§ STATED GOAL
Pull out each line of the items below that contains the string "cluster". Treat uppercase and lowercase as different.

§ RECORDS FOR THIS EXERCISE
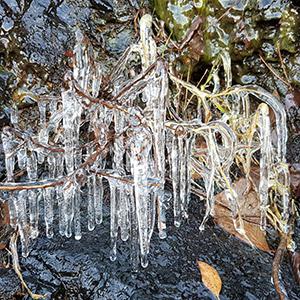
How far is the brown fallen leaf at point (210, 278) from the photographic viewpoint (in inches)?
84.8

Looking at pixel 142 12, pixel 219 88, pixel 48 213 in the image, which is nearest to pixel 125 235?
pixel 48 213

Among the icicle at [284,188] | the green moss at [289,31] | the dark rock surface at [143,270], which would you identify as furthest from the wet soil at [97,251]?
the green moss at [289,31]

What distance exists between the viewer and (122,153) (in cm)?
219

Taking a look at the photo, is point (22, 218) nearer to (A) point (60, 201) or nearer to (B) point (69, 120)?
(A) point (60, 201)

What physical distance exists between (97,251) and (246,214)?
3.25 feet

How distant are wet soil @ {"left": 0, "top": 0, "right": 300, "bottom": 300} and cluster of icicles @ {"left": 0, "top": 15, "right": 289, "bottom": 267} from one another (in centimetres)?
8

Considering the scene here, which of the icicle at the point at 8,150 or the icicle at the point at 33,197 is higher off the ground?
the icicle at the point at 8,150

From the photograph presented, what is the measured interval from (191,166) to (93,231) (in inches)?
27.3

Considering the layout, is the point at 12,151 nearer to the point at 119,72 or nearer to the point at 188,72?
the point at 119,72

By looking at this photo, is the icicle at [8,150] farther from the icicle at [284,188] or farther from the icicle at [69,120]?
the icicle at [284,188]

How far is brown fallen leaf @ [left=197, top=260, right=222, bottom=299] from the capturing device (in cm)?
215

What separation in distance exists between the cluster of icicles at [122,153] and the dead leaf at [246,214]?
0.08m

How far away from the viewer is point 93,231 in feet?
7.90

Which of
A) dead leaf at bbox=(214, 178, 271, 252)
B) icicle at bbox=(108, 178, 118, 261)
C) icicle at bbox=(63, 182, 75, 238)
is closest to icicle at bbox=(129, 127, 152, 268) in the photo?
icicle at bbox=(108, 178, 118, 261)
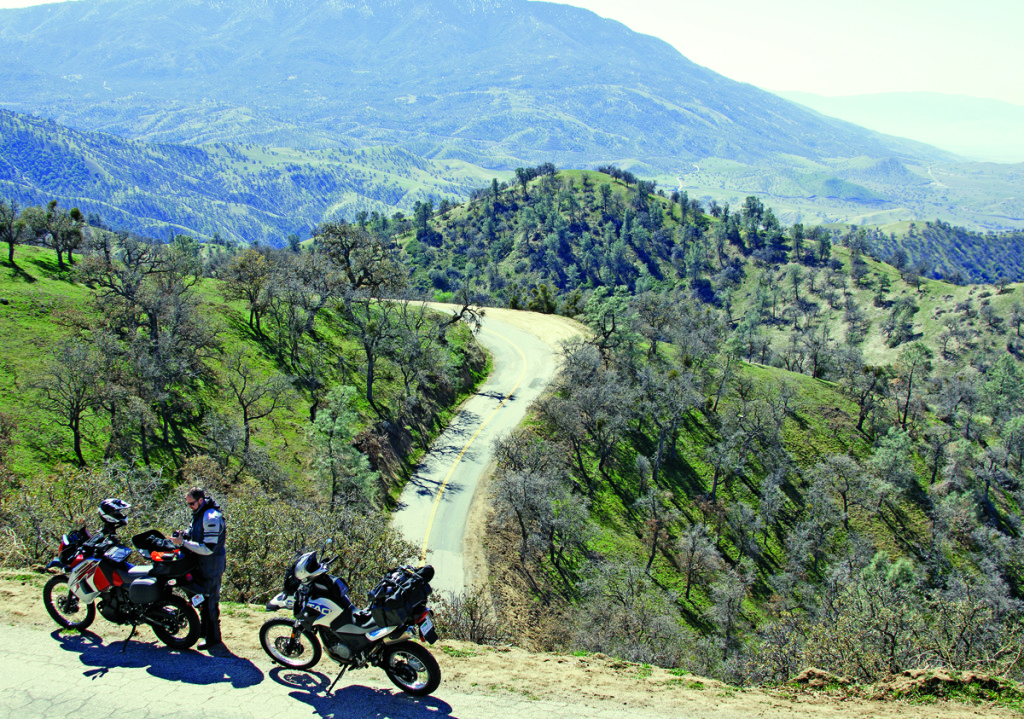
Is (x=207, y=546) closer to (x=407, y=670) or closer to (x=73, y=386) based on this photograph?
(x=407, y=670)

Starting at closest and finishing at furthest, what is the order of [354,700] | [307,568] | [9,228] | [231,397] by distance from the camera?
[307,568] < [354,700] < [231,397] < [9,228]

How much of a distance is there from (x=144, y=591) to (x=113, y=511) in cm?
182

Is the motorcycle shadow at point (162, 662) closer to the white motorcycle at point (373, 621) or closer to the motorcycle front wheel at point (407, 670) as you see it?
the white motorcycle at point (373, 621)

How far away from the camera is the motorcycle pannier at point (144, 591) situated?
37.5ft

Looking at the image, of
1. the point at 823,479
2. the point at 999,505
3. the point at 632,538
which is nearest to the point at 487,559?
the point at 632,538

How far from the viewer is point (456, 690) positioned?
11.6 meters

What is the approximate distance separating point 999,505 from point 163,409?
8789 centimetres

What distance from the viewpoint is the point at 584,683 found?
41.1 ft

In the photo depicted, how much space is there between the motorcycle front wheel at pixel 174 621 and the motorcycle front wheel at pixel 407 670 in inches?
171

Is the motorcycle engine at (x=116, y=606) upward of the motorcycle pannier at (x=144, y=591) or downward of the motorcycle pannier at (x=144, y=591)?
downward

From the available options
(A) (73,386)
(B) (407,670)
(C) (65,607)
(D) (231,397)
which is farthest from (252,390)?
(B) (407,670)

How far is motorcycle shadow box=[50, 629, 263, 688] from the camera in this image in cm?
1136

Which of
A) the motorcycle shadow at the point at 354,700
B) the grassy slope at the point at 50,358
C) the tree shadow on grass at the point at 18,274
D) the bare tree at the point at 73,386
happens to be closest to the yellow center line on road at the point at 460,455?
the grassy slope at the point at 50,358

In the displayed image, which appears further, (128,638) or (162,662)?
(128,638)
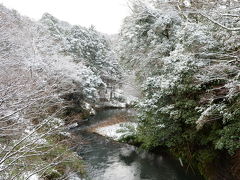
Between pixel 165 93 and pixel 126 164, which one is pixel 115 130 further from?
pixel 165 93

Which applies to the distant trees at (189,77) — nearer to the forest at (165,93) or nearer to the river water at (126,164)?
the forest at (165,93)

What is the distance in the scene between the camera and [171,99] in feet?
30.0

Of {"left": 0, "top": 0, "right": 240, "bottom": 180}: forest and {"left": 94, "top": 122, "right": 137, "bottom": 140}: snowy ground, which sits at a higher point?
{"left": 0, "top": 0, "right": 240, "bottom": 180}: forest

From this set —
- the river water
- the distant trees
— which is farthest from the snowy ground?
the distant trees

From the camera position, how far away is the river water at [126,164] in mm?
9523

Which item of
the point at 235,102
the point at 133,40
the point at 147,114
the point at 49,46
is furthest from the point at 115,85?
the point at 235,102

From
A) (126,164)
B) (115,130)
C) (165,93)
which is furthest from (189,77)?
(115,130)

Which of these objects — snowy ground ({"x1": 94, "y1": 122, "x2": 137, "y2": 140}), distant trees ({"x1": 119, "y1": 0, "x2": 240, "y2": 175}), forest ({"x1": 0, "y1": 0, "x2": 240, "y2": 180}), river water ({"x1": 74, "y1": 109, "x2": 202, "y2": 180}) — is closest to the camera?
forest ({"x1": 0, "y1": 0, "x2": 240, "y2": 180})

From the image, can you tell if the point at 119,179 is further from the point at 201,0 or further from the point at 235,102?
the point at 201,0

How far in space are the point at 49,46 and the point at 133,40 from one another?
1078 centimetres

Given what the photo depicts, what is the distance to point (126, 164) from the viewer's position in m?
11.1

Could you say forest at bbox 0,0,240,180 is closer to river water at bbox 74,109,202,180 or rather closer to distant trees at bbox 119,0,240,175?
distant trees at bbox 119,0,240,175

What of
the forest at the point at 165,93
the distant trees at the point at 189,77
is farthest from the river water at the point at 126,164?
the distant trees at the point at 189,77

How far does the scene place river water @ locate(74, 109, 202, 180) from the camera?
9.52m
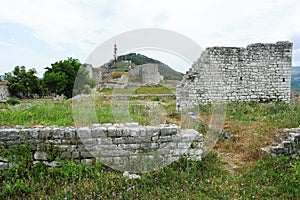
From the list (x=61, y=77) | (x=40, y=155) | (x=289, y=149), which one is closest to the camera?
(x=40, y=155)

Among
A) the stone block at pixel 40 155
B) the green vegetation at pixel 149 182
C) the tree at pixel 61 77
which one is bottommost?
the green vegetation at pixel 149 182

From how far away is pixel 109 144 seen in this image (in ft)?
17.5

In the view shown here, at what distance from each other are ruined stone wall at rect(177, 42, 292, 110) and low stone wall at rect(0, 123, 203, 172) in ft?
28.5

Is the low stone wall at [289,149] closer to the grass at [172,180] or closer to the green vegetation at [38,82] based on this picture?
the grass at [172,180]

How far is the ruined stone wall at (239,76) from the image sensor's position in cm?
1452

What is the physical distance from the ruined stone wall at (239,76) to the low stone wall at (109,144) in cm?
869

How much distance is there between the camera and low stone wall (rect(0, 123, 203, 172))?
5.10 metres

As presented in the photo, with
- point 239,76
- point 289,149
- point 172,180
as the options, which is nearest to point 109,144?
point 172,180

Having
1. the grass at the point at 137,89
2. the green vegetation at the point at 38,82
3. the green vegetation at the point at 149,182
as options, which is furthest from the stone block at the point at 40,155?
the green vegetation at the point at 38,82

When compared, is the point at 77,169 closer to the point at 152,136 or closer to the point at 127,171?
the point at 127,171

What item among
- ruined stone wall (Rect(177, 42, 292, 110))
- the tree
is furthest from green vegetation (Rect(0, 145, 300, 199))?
the tree

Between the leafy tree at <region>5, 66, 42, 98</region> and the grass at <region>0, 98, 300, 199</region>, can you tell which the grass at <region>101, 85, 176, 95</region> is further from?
the leafy tree at <region>5, 66, 42, 98</region>

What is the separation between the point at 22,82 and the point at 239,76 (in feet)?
80.7

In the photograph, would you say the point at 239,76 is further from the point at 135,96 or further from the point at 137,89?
the point at 135,96
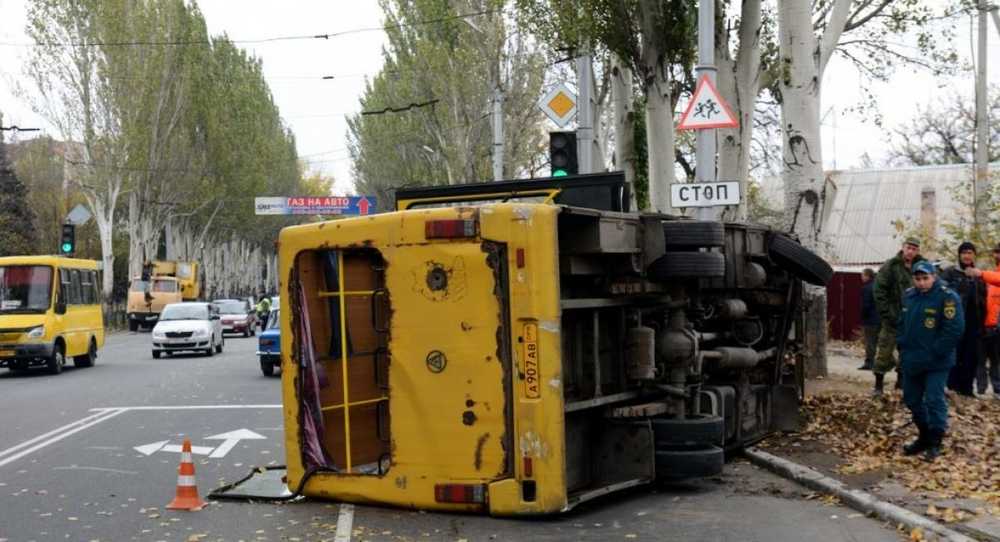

§ RESPONSE TO THE EXERCISE
How distant are wet soil @ {"left": 0, "top": 0, "right": 300, "bottom": 300} and cluster of icicles @ {"left": 0, "top": 15, "right": 289, "bottom": 267} from one another (in centimetres)?
What separation in distance exists between the cluster of icicles at [122,153] and the dead leaf at [246,214]?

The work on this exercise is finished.